We recommend that intensive effort should be made by healthcare providers to encourage especially more of the educated urban women to utilise RBM programme tools, especially the ITNs. RBM programme should not focus only on the utilisation of RBM tools but the scope should be expanded to include information dissemination on behavioural change towards malaria and its consequences. Malaria consumables such as Insecticide-Treated Nets (ITNs) and medications such as Sulphadoxine-Pyrimethamine should be made available at the various health centres and given freely. They should also be available at the open chemist stores at cheap and affordable prices to the average person.

Abbreviations Used in the Paper

RBM:Roll Back Malaria
TBAs:Traditional Birth Attendants
ACTs:Artemisinin-Based Combination Therapies
IPT: Intermittent Preventive Treatment in pregnancy
ITNs:Insecticide-Treated Nets
LLINs:Long-Lasting Insecticides Nets
PHC:Primary Healthcare Centre
U-5:Children under five years of age
LGA:Local government area
NMCP:National Malaria Control Programme
FMOH:Federal Ministry of Health of Nigeria
FANC:Focused Antenatal Care
STDs:Sexually Transmitted Diseases
HIV/AIDS:Human Immune Virus/Acquired Immune Deficiency Syndrome
TB:Tuberculosis
WHO:World Health Organization.

Ethical Approval

Ethical approval was obtained from Oyo State Ethical Review Committee and the Local Government Commission and heads of the LGA healthcare facilities prior to the commencement of the study.

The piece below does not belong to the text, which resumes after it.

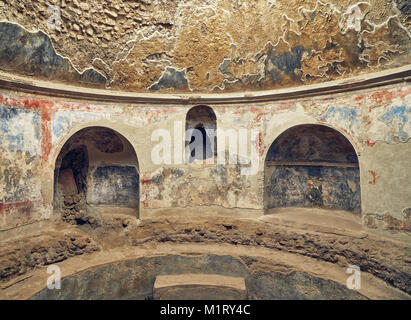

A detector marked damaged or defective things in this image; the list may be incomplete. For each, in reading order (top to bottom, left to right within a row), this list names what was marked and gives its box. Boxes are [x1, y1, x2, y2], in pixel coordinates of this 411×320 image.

peeling plaster patch [150, 66, 190, 91]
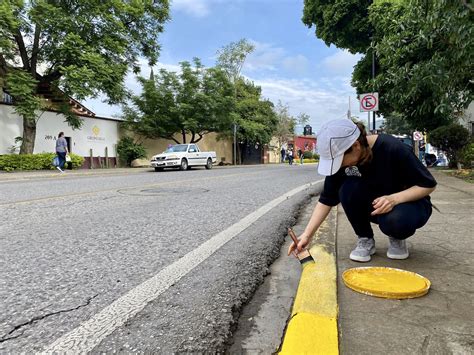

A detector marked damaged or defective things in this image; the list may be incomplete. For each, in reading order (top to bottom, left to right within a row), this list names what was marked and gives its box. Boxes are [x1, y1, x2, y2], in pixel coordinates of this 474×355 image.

road crack [0, 294, 98, 344]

At each health centre and faith clinic or mission home used, consent for participation was sought and the participants willingly and voluntarily gave their consent.

Conflict of Interests

The authors declare that they do not have any conflict of interests in relation to the publication of this paper.

Acknowledgments

The authors acknowledge all healthcare providers and participants whose willingness and participation in the study made it a success. They thank Dr. Mayowa Owolabi, Neurology Department, UCH, Ibadan, Nigeria, for accepting to undertake an initial peer review of the paper.